(Text passage)
------------------------------

I am mostly using Overleaf (overleaf.com) which is free for individual use. They only charge for collaboration features and integration with bibliography management software. Free for universities and institutions back then when I was using it a lot, not sure about it now.

Now I find that writing in org-mode then export to LaTeX is the best experience you can have on Emacs. I can do pretty much everything I wanted to do, math typsetting, and even Beamer.

A big warning though, is that you still need some configuration and you will need to be aware of that you are writing for LaTeX export in order for a smooth experience. Especially when you have code blocks with long lines.

Maybe I should write up an article on this some day as tutorials, such as the one for Beamer (https://orgmode.org/worg/exporters/beamer/tutorial.html) does NOT completely cover all the issues that you will face during writing.
welkinSL
·2 года назад·discuss
As much as I love my experience with Homebrew, it is not easy to maintain it so understandably the project tends to only support the latest few OS versions.

This can be problematic for older laptops.

Linux on the other hand tends to work better, even for older computers.

The Homebrew project is also said to be insecure, and have a tendency to be a bit authoritative, as in ignoring criticisms, but thats another story.
welkinSL
·2 года назад·discuss
When I first switched I mainly rely on easy custom, with minimal lisp code. However, a few issues: 1. many popular packages did NOT implement for custom (e.g. by declaring with defcustom), especially those that are not in MELPA. 2. the built-in customisation is NOT efficient, especially on startup 3. The customisation UI is sometime buggy, especially for themes.

So I ended up switching to configuration with straight + use-package + org-mode after Emacs 29 got released for a while. I done some GC optimisation as well and this made my Emacs startup gone from ~5s to ~1s, also much smoother response in general.
welkinSL
·2 года назад·discuss
Now that I have been using Emacs as my main editor for a few years, I can't really imagine my life without org-mode.

Really it is just too good of a feature, if for somehow I have to switch in the feature, my number 1 requirement would be feature parity for org-mode (extremely unlikely). AFAIK, none of the "magical" modern editors have that, except the most basic org file text editing functionality.
welkinSL
·2 года назад·discuss
I was mainly using the now sunset Atom (VSCode forked from Atom) back in school and a little bit Emacs 28 when using terminal.

------------------------------

(Source information)

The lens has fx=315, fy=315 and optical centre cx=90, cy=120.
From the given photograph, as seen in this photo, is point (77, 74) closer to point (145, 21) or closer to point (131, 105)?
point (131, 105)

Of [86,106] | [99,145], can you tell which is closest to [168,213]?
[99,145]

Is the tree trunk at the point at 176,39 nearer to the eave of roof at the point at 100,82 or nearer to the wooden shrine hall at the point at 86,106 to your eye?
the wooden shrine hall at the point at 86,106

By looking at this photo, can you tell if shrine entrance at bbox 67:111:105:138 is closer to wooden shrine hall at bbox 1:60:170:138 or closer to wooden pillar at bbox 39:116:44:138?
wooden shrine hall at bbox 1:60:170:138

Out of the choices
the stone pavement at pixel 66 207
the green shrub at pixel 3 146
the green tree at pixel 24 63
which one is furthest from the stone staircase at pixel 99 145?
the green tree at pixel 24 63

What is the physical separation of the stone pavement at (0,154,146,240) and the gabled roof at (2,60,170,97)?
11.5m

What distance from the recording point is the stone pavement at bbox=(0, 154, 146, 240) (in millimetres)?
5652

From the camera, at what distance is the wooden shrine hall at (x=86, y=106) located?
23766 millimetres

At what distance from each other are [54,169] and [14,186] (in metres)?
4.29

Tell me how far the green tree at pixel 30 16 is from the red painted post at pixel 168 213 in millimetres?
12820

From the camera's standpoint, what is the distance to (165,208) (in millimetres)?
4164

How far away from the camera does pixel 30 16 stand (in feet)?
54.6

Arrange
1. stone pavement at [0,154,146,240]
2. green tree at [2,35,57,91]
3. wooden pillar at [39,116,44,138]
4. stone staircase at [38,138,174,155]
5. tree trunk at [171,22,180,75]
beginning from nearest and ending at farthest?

------------------------------

(Problem to solve) Write what comes next in the forum comments on Emacs and other editors, starting after their last sentence. The records have nothing to do with the text.

(Result)
With the built-in custom it is not too difficult for me to make the switch after Atom got killed by Microsoft. I can't imagine how difficult it must have been back then for new users before the easy customisation features. It is a good decision by the maintainers. I probably would have gone for VSCode otherwise.

Org-mode is also another killer feature that I chose Emacs over VSCode. Now I do work management, literate programming, and typesetting via LaTeX in org-mode.
welkinSL
·2 года назад·discuss
Maybe I haven't used Emacs for long enough but I don't think any other editor could be any better except the commercial ones which you have paid for maintenance.

The thing I like about Emacs is that the community really supportive of hacking the editor to work the way you want it to work. The new LSP and tree-sitter feature are both originated from the community! The community's preference of keyboard-centric editing is also quite appealing to me.

Admittedly, without any configurations Emacs is not very good to use, and improper configurations such as lack of `with-eval-after-load` can lead to slow startup. Poor Garbage Collection mechanism and lack of multi-threading makes it pretty slow at times.

However, I can see that the community is still very active, and with the existence of the many community-maintained configuration (Doom Emacs, Spacemacs, etc.) you can defer many of the configuration burden to people who care and only focus on the features that you are using the most. Hopefully this can translate to slowing down the "emacs bankruptcy" to a rate that is slower than your own configuration commit frequency, then "emacs bankruptcy" can be practically irrelevant. Combining this with introduction of official LSP (and unofficial DAP) it should be able to stay relevant for a long time.